Scandal: Let’s celebrate incorruptible judges in Anas’ exposé

Scandal: Let’s celebrate incorruptible judges in Anas’ exposé
Source: Ghana|myjoyonline.com|Edwin Appiah|edwin.appiah@myjoyonline.com
Date: 11-09-2015 Time: 11:09:37:am

A private legal practitioner Samson Lardy Anyenini says damming video exposing corruption in the judiciary is not all doom and gloom because there were judges who strongly refused to be bribed and therefore ought to be celebrated.

Ghanaians he said ought to “celebrate those other judges who warned threatened and got to the point of throwing into jail those who thought of suggesting to them that they could be bribed”.

Public confidence in the judiciary has been shaken to the core after Anas Aremeyaw Anas recorded judges falling for bribes to free armed robbers and rapists.

The brides were not only monies but also snails, tubers of yam, goats and a niece for sex.

About 22 circuit court judges and magistrates have been suspended and 12 High Court judges are under investigations.

Samson decried the popular practice in some courts where clerks collect money without giving receipts before doing a simple task as marking an exhibit or evidence tendered in court.

“Lawyers need introspection and to resolve to stop encourage petty corruption with clerks, typists, bailiffs and other court officials. How may don't pay exhibits fees (not determined in compliance with due process) without demanding receipts and often denying the state of those funds?”

“How many don't pay before clerks and typist get that critical injunction order or preservation order granted by a judge ready? How many don't pay bailiffs extra transport before they serve processes for which clients have already paid transport fees”

“It is almost like a tradition to pay......almost everybody is paying,” he expressed frustration.

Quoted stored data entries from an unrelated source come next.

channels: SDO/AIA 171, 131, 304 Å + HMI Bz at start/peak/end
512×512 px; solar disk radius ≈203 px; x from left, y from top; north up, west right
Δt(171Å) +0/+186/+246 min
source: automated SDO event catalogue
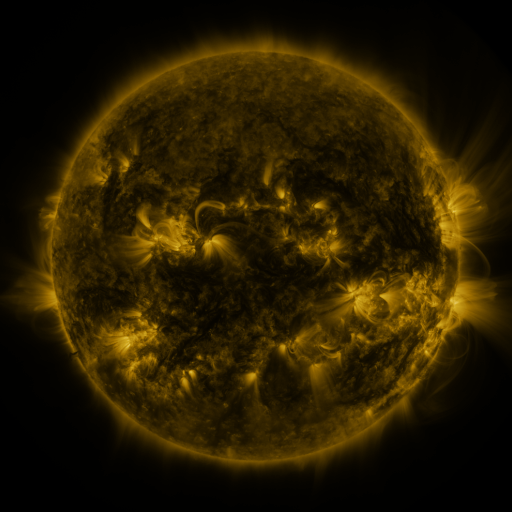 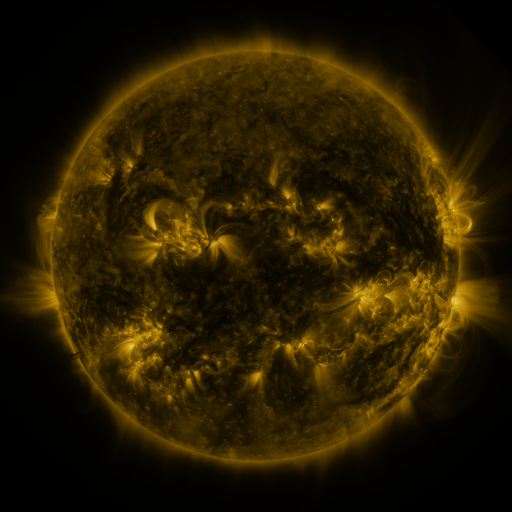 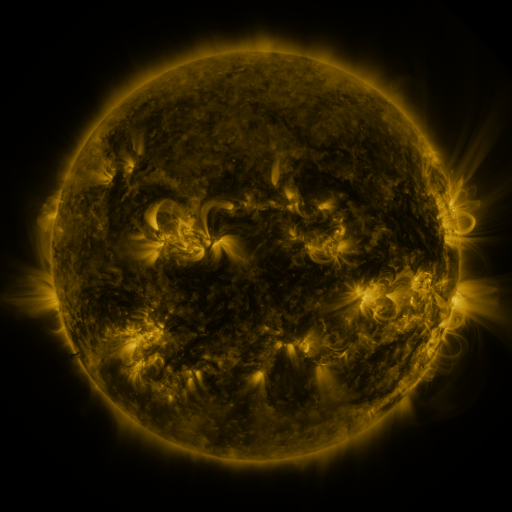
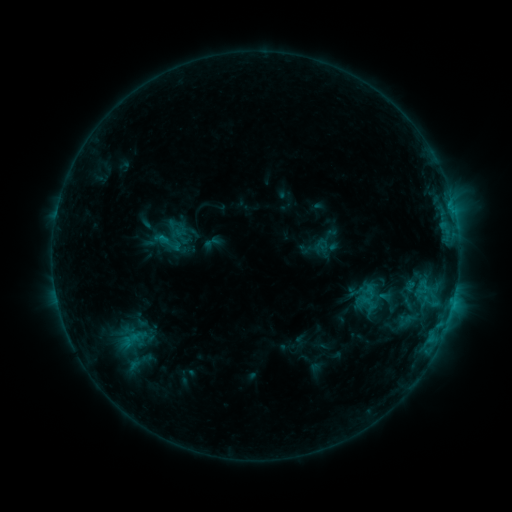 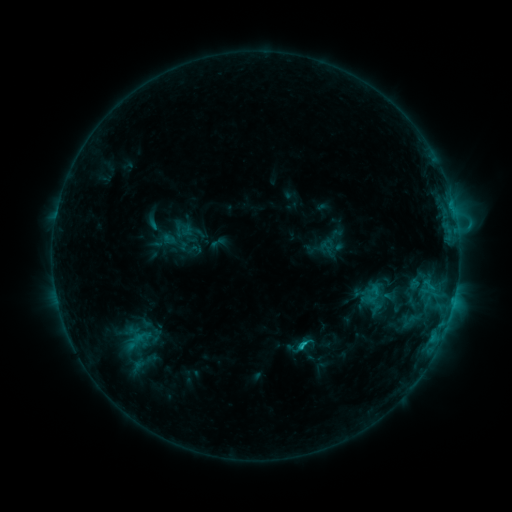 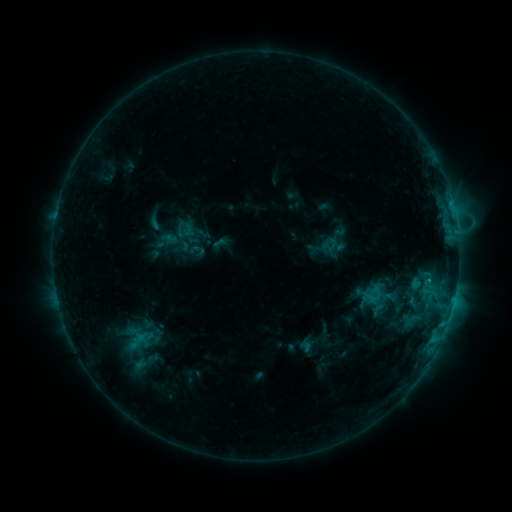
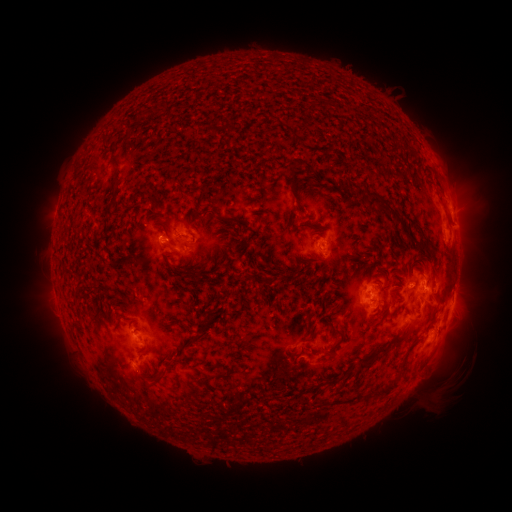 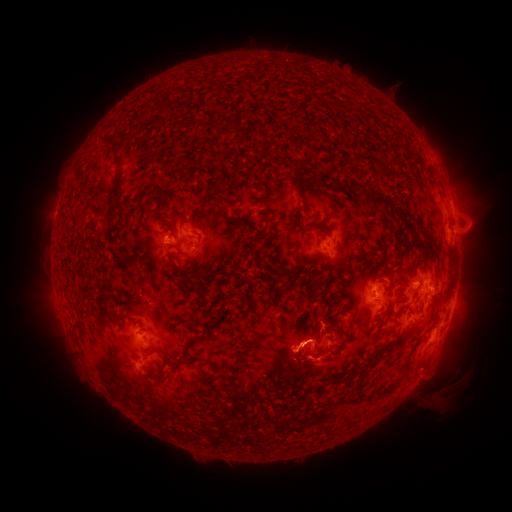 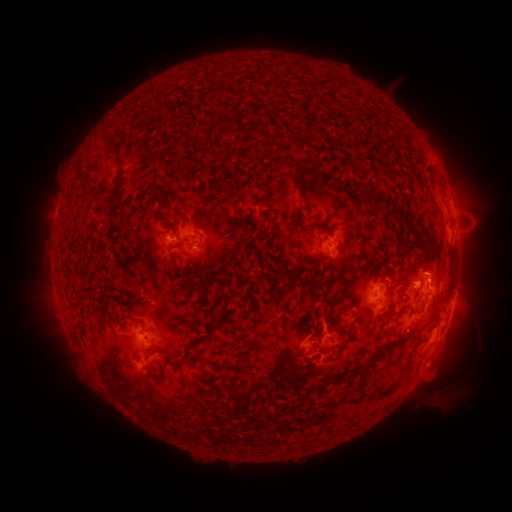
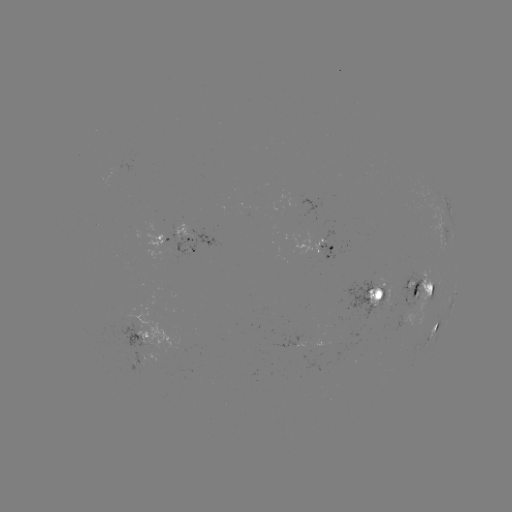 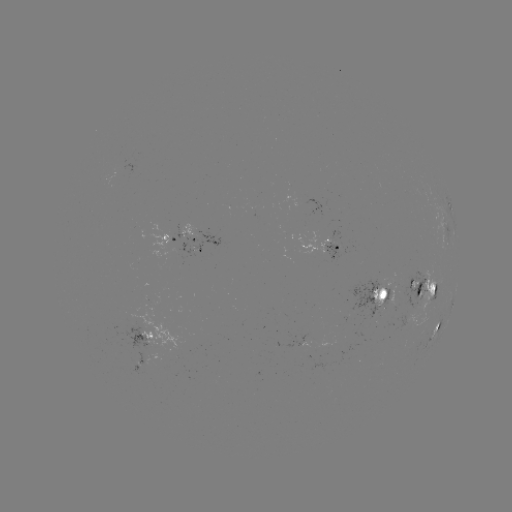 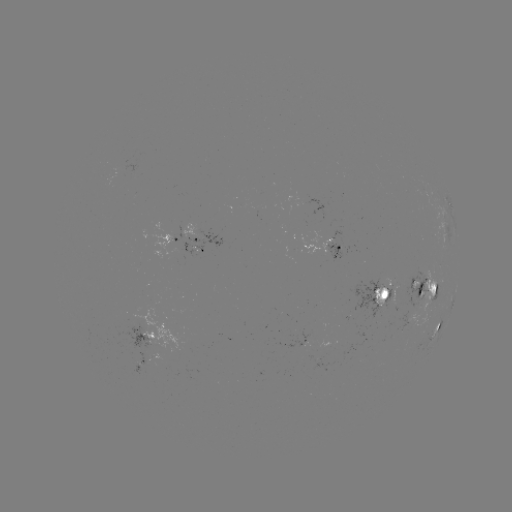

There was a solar flare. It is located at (301, 344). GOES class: C2.5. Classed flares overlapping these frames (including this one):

With the confidence of many shaken, questions are being asked if judges, lawyers and court officials can be trusted to do their jobs honestly and with integrity.

Samson Lardy believes there are good judges other public officials who do business in the courts.

Samson Lardy

Giving an example, Samson recalled that although no formal complaint was made a certain judge, he voluntarily wrote to and asked the Chief Justice to investigate him to clear him of rumours of wrongdoing.

He also praised a state attorney Rebecca Naa Koror Ayittey who was so unyielding and unwilling to be part of a bribery plot.

He said a judge told clients of a murder suspect that although he was willing to reduce a sentence of murder to manslaughter, the state prosecutor Naa Ayittey was too difficult and would not badge to his attempt.

She is a shining example that it is not fair to ridicule or bastardise lawyers working in the Attorney-General’s Department, he said.

“There are good ones living up to their calling and oath” Samson Lardy maintains. “Pull out those that deserve to be celebrated” he advocates.